WRITTEN EXERCISE = Convert the records below into a JSON list of strings, with one string per line and no entries for blank lines. Cover every record, and leave out the pictures.

PROVIDED DATA =
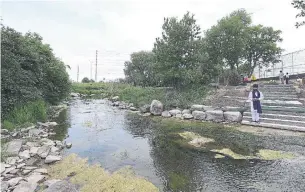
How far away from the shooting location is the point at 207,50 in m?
23.4

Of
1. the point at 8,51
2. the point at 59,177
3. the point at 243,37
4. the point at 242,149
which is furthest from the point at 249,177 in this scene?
the point at 243,37

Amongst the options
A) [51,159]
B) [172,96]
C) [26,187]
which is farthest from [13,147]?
[172,96]

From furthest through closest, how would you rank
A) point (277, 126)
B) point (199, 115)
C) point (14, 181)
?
point (199, 115), point (277, 126), point (14, 181)

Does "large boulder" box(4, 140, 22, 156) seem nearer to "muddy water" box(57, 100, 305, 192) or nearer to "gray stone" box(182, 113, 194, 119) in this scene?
"muddy water" box(57, 100, 305, 192)

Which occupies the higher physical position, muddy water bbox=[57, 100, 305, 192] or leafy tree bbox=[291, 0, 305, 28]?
leafy tree bbox=[291, 0, 305, 28]

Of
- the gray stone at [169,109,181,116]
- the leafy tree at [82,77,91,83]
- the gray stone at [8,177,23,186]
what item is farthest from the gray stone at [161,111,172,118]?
the leafy tree at [82,77,91,83]

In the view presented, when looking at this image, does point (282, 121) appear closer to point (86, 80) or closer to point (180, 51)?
point (180, 51)

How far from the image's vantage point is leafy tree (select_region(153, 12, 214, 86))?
19750 millimetres

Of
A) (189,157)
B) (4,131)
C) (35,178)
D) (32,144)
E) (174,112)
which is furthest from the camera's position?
(174,112)

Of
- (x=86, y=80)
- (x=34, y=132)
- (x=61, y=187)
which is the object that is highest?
(x=86, y=80)

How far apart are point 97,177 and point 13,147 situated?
140 inches

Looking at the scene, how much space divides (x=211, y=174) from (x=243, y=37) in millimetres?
20880

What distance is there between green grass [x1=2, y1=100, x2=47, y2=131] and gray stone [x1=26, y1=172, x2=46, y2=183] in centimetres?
464

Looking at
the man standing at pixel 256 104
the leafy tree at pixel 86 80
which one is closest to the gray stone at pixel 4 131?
the man standing at pixel 256 104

EXERCISE RESULT =
[
  "How far away from the shooting location is the point at 207,50 in m?",
  "23.4",
  "Of",
  "1. the point at 8,51",
  "2. the point at 59,177",
  "3. the point at 243,37",
  "4. the point at 242,149",
  "which is furthest from the point at 249,177 in this scene?",
  "the point at 243,37",
  "Amongst the options",
  "A) [51,159]",
  "B) [172,96]",
  "C) [26,187]",
  "which is farthest from [13,147]?",
  "[172,96]",
  "From furthest through closest, how would you rank",
  "A) point (277, 126)",
  "B) point (199, 115)",
  "C) point (14, 181)",
  "?",
  "point (199, 115), point (277, 126), point (14, 181)",
  "Does \"large boulder\" box(4, 140, 22, 156) seem nearer to \"muddy water\" box(57, 100, 305, 192) or nearer to \"gray stone\" box(182, 113, 194, 119) in this scene?",
  "\"muddy water\" box(57, 100, 305, 192)",
  "Which occupies the higher physical position, muddy water bbox=[57, 100, 305, 192] or leafy tree bbox=[291, 0, 305, 28]?",
  "leafy tree bbox=[291, 0, 305, 28]",
  "Of",
  "- the gray stone at [169,109,181,116]",
  "- the leafy tree at [82,77,91,83]",
  "- the gray stone at [8,177,23,186]",
  "what item is farthest from the gray stone at [161,111,172,118]?",
  "the leafy tree at [82,77,91,83]",
  "In the view presented, when looking at this image, does point (282, 121) appear closer to point (86, 80) or closer to point (180, 51)?",
  "point (180, 51)",
  "How far from the image's vantage point is leafy tree (select_region(153, 12, 214, 86))?",
  "19750 millimetres",
  "Of",
  "A) (189,157)",
  "B) (4,131)",
  "C) (35,178)",
  "D) (32,144)",
  "E) (174,112)",
  "which is furthest from the camera's position?",
  "(174,112)",
  "Of",
  "- (x=86, y=80)",
  "- (x=34, y=132)",
  "- (x=61, y=187)",
  "which is the object that is highest?",
  "(x=86, y=80)",
  "How far apart are point 97,177 and point 13,147 situated?",
  "140 inches",
  "Looking at the scene, how much space divides (x=211, y=174) from (x=243, y=37) in millimetres?",
  "20880",
  "What distance is there between green grass [x1=2, y1=100, x2=47, y2=131] and gray stone [x1=26, y1=172, x2=46, y2=183] in centimetres?",
  "464",
  "Looking at",
  "the man standing at pixel 256 104",
  "the leafy tree at pixel 86 80",
  "which one is closest to the gray stone at pixel 4 131?",
  "the man standing at pixel 256 104"
]